Po has beaten the mighty leopard Tai Lung. He bested the dastardly peacock Lord Shen. He walloped the nefarious yak General Kai and overcame his legion of Jade Zombies.

And now, just when he’s getting the hang of this whole Dragon Warrior thing, Master Shifu wants Po to give the whole gig up. Pass the torch. Become a mentor … like Master Shifu himself. Ensure the Valley of Peace is peaceful for a new generation.

Boooooring.

Yeah, Po’s not quite ready to step down just yet, thank you very much.

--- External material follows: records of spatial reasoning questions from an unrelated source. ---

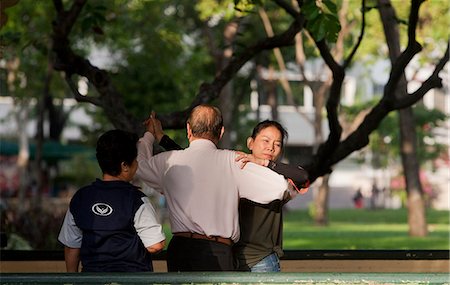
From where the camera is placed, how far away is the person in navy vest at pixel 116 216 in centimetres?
722

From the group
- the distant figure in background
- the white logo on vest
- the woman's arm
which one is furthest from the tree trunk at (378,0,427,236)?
the distant figure in background

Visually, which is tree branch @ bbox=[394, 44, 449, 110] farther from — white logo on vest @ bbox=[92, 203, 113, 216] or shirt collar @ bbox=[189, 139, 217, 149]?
white logo on vest @ bbox=[92, 203, 113, 216]

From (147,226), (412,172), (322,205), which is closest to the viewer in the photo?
(147,226)

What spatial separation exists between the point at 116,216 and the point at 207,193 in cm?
74

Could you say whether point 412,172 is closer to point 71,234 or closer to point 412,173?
point 412,173

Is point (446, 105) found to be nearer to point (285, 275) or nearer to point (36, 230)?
point (36, 230)

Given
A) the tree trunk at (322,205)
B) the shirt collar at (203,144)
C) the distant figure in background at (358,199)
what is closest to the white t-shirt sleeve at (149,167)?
the shirt collar at (203,144)

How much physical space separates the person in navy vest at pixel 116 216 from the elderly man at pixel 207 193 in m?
0.50

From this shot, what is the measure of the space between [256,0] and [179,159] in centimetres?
668

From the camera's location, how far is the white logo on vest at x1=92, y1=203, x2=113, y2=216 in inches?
286

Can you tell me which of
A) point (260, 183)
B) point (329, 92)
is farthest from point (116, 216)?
point (329, 92)

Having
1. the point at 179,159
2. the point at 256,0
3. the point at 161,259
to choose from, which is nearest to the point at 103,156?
the point at 179,159

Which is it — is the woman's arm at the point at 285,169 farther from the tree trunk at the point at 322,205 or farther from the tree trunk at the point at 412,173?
the tree trunk at the point at 322,205

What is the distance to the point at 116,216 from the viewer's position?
7227 mm
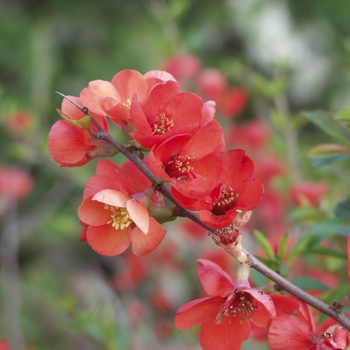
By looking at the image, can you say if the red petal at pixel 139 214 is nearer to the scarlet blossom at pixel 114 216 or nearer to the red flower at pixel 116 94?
the scarlet blossom at pixel 114 216

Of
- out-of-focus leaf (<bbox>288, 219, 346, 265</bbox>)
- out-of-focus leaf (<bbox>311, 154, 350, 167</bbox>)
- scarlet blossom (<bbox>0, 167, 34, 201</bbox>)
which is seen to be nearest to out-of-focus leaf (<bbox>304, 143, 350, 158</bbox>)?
out-of-focus leaf (<bbox>311, 154, 350, 167</bbox>)

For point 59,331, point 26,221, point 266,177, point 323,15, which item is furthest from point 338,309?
point 323,15

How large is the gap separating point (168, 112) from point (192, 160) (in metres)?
0.06

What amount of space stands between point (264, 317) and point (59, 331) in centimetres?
247

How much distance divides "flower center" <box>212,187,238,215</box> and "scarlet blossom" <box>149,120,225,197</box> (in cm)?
3

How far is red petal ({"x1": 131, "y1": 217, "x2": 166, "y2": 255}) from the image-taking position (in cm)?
52

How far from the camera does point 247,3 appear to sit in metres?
4.26

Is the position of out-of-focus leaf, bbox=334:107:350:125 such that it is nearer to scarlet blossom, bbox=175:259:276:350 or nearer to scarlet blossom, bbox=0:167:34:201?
scarlet blossom, bbox=175:259:276:350

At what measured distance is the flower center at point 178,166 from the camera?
0.56 metres

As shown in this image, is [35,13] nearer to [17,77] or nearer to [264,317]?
[17,77]

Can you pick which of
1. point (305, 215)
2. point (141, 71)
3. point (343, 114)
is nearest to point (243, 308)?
point (343, 114)

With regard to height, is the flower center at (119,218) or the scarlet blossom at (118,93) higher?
the scarlet blossom at (118,93)

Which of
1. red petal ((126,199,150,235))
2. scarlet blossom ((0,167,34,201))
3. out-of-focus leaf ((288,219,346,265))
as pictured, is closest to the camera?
red petal ((126,199,150,235))

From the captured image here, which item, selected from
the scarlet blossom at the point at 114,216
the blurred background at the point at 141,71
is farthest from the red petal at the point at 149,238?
the blurred background at the point at 141,71
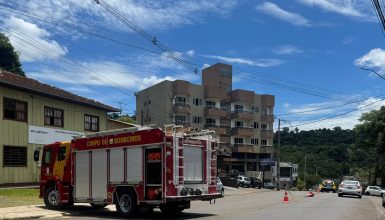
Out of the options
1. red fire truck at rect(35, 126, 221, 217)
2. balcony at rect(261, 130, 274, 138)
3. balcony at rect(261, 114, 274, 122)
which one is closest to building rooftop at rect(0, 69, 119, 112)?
red fire truck at rect(35, 126, 221, 217)

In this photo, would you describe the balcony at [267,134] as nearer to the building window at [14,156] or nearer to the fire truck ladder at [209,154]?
the building window at [14,156]

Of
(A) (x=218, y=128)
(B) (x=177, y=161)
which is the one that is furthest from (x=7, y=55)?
(B) (x=177, y=161)

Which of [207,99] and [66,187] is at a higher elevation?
[207,99]

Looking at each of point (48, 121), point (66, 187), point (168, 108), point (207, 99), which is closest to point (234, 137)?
point (207, 99)

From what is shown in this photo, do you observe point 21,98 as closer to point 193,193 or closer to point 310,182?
point 193,193

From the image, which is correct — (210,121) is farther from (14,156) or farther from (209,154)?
(209,154)

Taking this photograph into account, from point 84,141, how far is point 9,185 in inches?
531

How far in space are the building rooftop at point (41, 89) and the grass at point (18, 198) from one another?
661 centimetres

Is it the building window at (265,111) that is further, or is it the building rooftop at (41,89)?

This panda’s still got plenty of punch in his paws, kick in his caboodle.

But Shifu insists. So Po dutifully holds tryouts for the next Dragon Warrior. The applicants are impressive. And once the competition is over, Po chooses … himself! For just a while longer. Because the choice was just so hard, y’know?

Shifu once again grits his teeth and struggles to find a bit of inner peace—a peace that Po has, through three movies, done his best to trample into inner pieces. But perhaps in the back of his mind, Shifu hears his own mentor, Oogway, say, “There are no accidents.” Perhaps this delay in succession is for a reason.

Shortly thereafter, a possible “reason” bounces into the revered Hall of Heroes, home to the relics of the great warriors of yore. The interloper is a fox named Zhen, and she’s clearly after a relic or two—perhaps even the Staff of Wisdom wielded by Po himself.

Well, that won’t do. First, the staff needs to be freely given for its powers to be unlocked. Second, no thieving fox (no matter how skilled) can best the Dragon Warrior. Off to jail she goes.

But then Po hears rumors of a truly fearsome foe: the Chameleon. She’s a sorcerer of great renown, and it’s said she can transform herself to look like anybody she likes: Tai Lung. Master Shifu. Po. Anyone.

Zhen knows all about her—and she promises to lead Po right to her front door. If he lets her out of jail, that is.

Yep, good thing Po didn’t just step down just yet. This Dragon Warrior still has some dragon warrior-ing to do.